November 15, 2012

Horse 1401 - Scottish Independence Is The Parting Gift The Tories Always Wanted

The single biggest problem facing English (British minus Scotland) politics over at least the next 3 election cycles ('15, '20, '25) will be the lack of any sort of cohesive opposition to the Tory Party at all.
Polls this week indicate that support for Scottish independence is growing and that by the time of the referendum, Alex Salmond will more than likely get his wish for the Cross Of St Andrew to be flying free and without peer over Scotland.

Once Scotland leaves though, the numbers in the parliament will change significantly. With all the seats currently held by the SNP and Scottish Labour gone, the Tories on current numbers wouldn't even need to be in coalition with the LibDems. This basically says that even if every MP were to retain their seat following the '15 election, that the Tories could kick their lapdogs (er LibDems) outside forever.
There are as it stands 650 constituencies in the United Kingdom, 59 constituencies reside in Scotland, however the Tories hold a grand total of one seat in Scotland. The Tories hold 306 seats in Parliament which in 650 is only just over 47%. If Scotland votes "yes" to independence, those seats immediately disappear leaving 591; 305 in 591 is a majority in their own right of 9 seats. The Tories could easily eject the LibDems from the Coalition and because the Cabinet would remain intact, even if a motion of either no confidence were tabled on the floor, or an attempt was made to block the budget, owing to Standing Order 66 which states that  "the Commons would not vote money for any purpose, except on a motion of a Minister of the Crown" it would be disallowed.

I suspect that the LibDems are facing political oblivion. The party under Clegg seems happy to sit in coalition with the Tories and I suspect that the reason why they continue to do so is that they know that any snap election called before the term will result in voter backlash against them. The MPs of the party who currently hold seats in the parliament, know that they're in borrowed time and no politician likes the prospect of losing their own seat.

Labour themselves have their own problems. Unlike the 1870s-1920s which saw the formation of modern trade unions as a concept, Labour doesn't really have a base anymore. 
The biggest problem is that since what little that was left of manufacturing in the UK was smashed to pieces by the Thatcher Government in the 1980s, there has been a generation which has grown up which hasn't really been represented by any political party. With the Blair Government in the 00s, Labour as a party has had its reputation damaged possibly irreperably.

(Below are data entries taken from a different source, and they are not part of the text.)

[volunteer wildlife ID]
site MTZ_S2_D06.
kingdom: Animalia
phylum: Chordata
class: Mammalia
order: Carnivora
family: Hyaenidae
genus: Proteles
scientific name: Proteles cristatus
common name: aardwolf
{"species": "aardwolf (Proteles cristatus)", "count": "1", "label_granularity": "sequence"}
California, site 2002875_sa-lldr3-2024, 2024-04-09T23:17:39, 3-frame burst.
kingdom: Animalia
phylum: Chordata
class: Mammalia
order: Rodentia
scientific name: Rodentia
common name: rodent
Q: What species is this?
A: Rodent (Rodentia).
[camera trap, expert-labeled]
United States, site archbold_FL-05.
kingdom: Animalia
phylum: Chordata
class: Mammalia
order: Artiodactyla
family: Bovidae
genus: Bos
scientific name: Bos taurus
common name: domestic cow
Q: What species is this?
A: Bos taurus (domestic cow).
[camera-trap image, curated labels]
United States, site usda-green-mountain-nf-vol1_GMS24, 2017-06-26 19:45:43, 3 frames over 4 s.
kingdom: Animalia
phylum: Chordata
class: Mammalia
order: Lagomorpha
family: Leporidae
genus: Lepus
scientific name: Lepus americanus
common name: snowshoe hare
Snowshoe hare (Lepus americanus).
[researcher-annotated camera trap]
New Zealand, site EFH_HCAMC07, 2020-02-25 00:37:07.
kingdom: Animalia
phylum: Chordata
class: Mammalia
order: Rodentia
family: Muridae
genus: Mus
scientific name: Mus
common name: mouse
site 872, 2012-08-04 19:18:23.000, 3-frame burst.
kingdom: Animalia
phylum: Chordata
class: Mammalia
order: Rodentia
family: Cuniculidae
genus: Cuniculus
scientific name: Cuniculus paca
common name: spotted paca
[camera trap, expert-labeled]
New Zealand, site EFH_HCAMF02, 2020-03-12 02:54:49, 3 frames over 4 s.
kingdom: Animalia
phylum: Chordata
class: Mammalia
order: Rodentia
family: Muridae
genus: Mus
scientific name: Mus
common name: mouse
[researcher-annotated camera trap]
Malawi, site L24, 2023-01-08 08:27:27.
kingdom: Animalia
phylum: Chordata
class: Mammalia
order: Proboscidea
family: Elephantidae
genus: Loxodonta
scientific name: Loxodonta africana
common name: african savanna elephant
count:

On a more permanent basis, Labour and the LibDems even if they tried to form an Opposition Coalition would face the monumental task of unseating vast numbers of nominally Tory constituencies.  Personally I think that the numbers are such that it would take at least two election cycles beyond '15 for another shift in British politics for a serious opposition to even raise its head; that is also assuming that both Wales and Northern Ireland don't catch the whiff of independence and demand to taste it themselves (though to be fair NI. always seems to send MPs in permanent opposition anyway because of an even deeper seated Irish Question).
Assuming that Labour and the LibDems did try to form an Opposition Coalition, they have 217 + 46 or only 263 seats together, after the 41 Scottish Labour and 11 Scottish LibDem seats were removed.

This might sound daft but I had to search back through the lists of results of elections all the way back to 1955 when Anthony Eden's government won the general election to find the last occasion when the Tories won more seats than either Labour or the then Liberal Party. Historically Labour only replaced the Liberals as the major opposition party to the Tories in the 1922 general election and only won government as late as 1924. The modern Liberal Democrats grew out of the Liberal Party who themselves were Whigs, Peelites and "Radicals" before about the 1850s.

This all generally suggests that Duverger's law which suggests that in a single member constituent system, a two-party outcome is the most likely, still holds. In conjunction with the fact that the UK has a hopeless first-past-the-post system, that Labour and the LibDems will be stealing votes off each other; ensuring that unless one of them dies or they merge, both will suffer. Hence my suggestion that it will take 3 election cycles to sort out and why I don't think that there will be anything other than Tory Governments until the General Election of 7th May 2025...
... plenty of time to destroy the NHS and kill the BBC, which is what Mr Cameron and his friend Mr Murdoch wants.